A finite element based canine heart model coupled with an ultrasound simulation program was used to verify this approach. Segmental analysis of the accumulated displacement and strain over a cardiac cycle demonstrate excellent agreement between the ideal result obtained directly from the finite element model and our Lagrangian approach to strain estimation. Traditional Eulerian based estimation results, on the other hand, show significant deviation from the ideal result. An in vivo comparison of the displacement and strain estimated using parasternal short axis views is also presented.
Lagrangian displacement tracking using a polar grid provides accurate tracking of myocardial deformation demonstrated using both finite element and in vivo radiofrequency data acquired on a volunteer. In addition to the cardiac application, this approach can also be utilized for transverse scans of arteries, where a polar grid can be generated between the contours delineating the outer and inner wall of the vessels from the blood flowing though the vessel.
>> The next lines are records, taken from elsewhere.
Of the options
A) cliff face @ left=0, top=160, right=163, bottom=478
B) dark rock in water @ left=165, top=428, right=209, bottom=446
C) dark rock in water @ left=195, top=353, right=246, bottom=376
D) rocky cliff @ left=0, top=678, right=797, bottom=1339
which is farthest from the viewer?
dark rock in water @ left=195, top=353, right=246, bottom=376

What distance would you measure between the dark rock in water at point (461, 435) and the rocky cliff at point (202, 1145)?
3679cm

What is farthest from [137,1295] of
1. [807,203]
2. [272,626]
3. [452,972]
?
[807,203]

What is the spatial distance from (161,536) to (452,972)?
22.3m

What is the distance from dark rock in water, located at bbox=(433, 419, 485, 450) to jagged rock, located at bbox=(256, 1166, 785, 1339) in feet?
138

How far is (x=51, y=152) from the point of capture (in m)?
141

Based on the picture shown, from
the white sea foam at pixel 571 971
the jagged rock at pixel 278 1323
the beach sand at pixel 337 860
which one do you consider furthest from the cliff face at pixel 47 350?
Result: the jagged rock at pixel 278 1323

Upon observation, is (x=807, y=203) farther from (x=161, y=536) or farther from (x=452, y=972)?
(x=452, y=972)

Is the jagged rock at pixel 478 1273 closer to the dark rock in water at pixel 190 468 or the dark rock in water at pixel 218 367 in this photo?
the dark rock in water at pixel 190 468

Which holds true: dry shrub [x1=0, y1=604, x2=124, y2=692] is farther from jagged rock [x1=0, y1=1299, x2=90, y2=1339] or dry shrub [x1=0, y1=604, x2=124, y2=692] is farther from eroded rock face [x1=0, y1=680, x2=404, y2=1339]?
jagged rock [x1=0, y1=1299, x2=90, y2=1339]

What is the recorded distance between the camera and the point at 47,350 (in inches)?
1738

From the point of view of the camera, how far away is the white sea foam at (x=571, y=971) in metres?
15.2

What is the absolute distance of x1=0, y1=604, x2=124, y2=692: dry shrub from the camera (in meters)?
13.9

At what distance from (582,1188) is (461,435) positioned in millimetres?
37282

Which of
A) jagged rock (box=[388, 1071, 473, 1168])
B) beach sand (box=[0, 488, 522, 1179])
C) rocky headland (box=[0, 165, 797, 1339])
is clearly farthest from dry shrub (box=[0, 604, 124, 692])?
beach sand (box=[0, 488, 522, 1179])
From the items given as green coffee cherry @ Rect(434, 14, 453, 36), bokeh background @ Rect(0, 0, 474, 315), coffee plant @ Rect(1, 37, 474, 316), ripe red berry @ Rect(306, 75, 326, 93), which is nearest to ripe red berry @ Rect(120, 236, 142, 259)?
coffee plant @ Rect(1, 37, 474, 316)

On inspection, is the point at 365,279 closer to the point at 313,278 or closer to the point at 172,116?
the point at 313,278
准确的心脏变形分析需要对心肌组织结构的变形进行拉格朗日描述,以便对心脏位移和应变进行成像。如果不能将估计的位移和应变信息与正确的心肌组织结构相匹配,那么在随时间推移的位移和应变分布中就会出现错误的结果。
本文中的基于拉格朗日的跟踪将组织结构分为固定数量的像素,这些像素的变形在心脏周期内被跟踪。提出了一种利用估计的心内膜和心外膜轮廓之间生成的极坐标网格的算法,以确保像素的拉格朗日描述。然后将来自连续射频帧的位移估计值映射到极坐标网格上,以获得实际位移的分布,该分布随时间映射到极坐标网格上。
使用基于有限元的犬心模型和超声模拟程序验证了这种方法。对一个心动周期内累积位移和应变的节段分析表明,直接从有限元模型获得的理想结果与我们的应变估计拉格朗日方法之间存在极好的一致性。另一方面,传统的基于欧拉的估计结果显示出与理想结果的显著偏差。还提出了一种基于胸骨旁短轴视图的位移和应变估计的体内比较。
使用极坐标网格的拉格朗日位移跟踪通过对志愿者的射频数据进行的有限元和体内比较,展示了心肌变形的准确跟踪。除了心脏应用外,这种方法还可以用于动脉的横切面扫描,在这种情况下,可以在血管的轮廓之间生成极坐标网格,这些轮廓描绘了血管的内外壁以及流经血管的血液。